**What you need to do**
Rewrite the records with "wooden clothespin" replaced by "wooden peg" everywhere, leaving everything else unchanged. Omit the pictures from your version.

Rows from a spatial reasoning dataset
##########

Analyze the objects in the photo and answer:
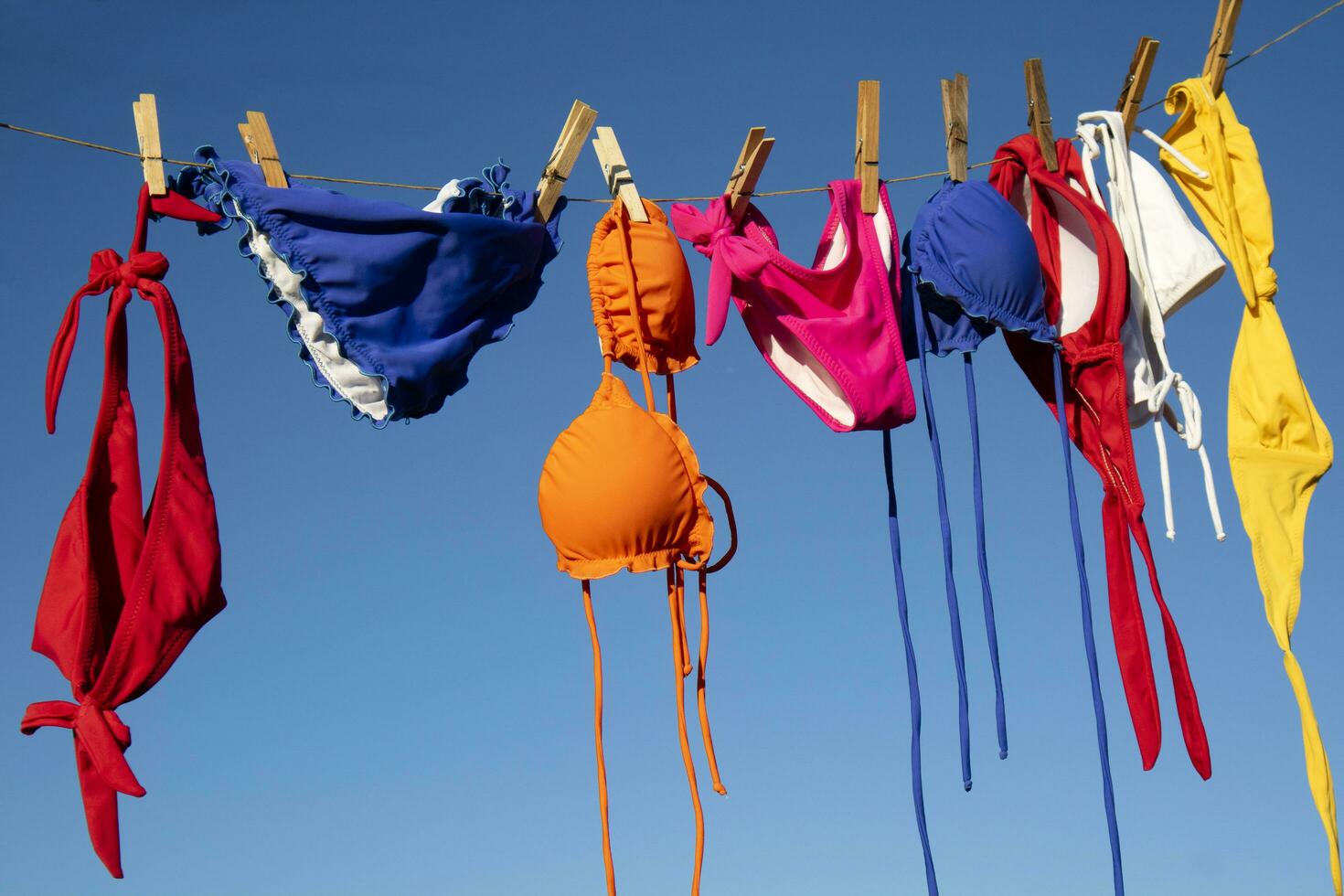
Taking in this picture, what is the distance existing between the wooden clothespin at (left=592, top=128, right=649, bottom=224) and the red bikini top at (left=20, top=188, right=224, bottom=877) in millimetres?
915

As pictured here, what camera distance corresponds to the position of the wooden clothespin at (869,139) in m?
3.82

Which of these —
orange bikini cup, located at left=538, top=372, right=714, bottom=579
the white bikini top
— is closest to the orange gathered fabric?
orange bikini cup, located at left=538, top=372, right=714, bottom=579

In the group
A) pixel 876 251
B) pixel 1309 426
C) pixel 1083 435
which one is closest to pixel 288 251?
pixel 876 251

##########

**The reply**
Analyze the objects in the photo and answer:
Taking in this picture, what is the distance existing between the wooden peg at (left=592, top=128, right=649, bottom=224) and the red bikini top at (left=20, top=188, right=224, bottom=877) in millimetres?
915

As pictured here, what camera distance corresponds to the position of the wooden peg at (869,139) in m?
3.82

Which of these —
orange bikini cup, located at left=538, top=372, right=714, bottom=579
the white bikini top
— is closest to the orange gathered fabric?
orange bikini cup, located at left=538, top=372, right=714, bottom=579

In the group
A) pixel 876 251
B) pixel 1309 426
C) pixel 1083 435
which one is closest to pixel 288 251?
pixel 876 251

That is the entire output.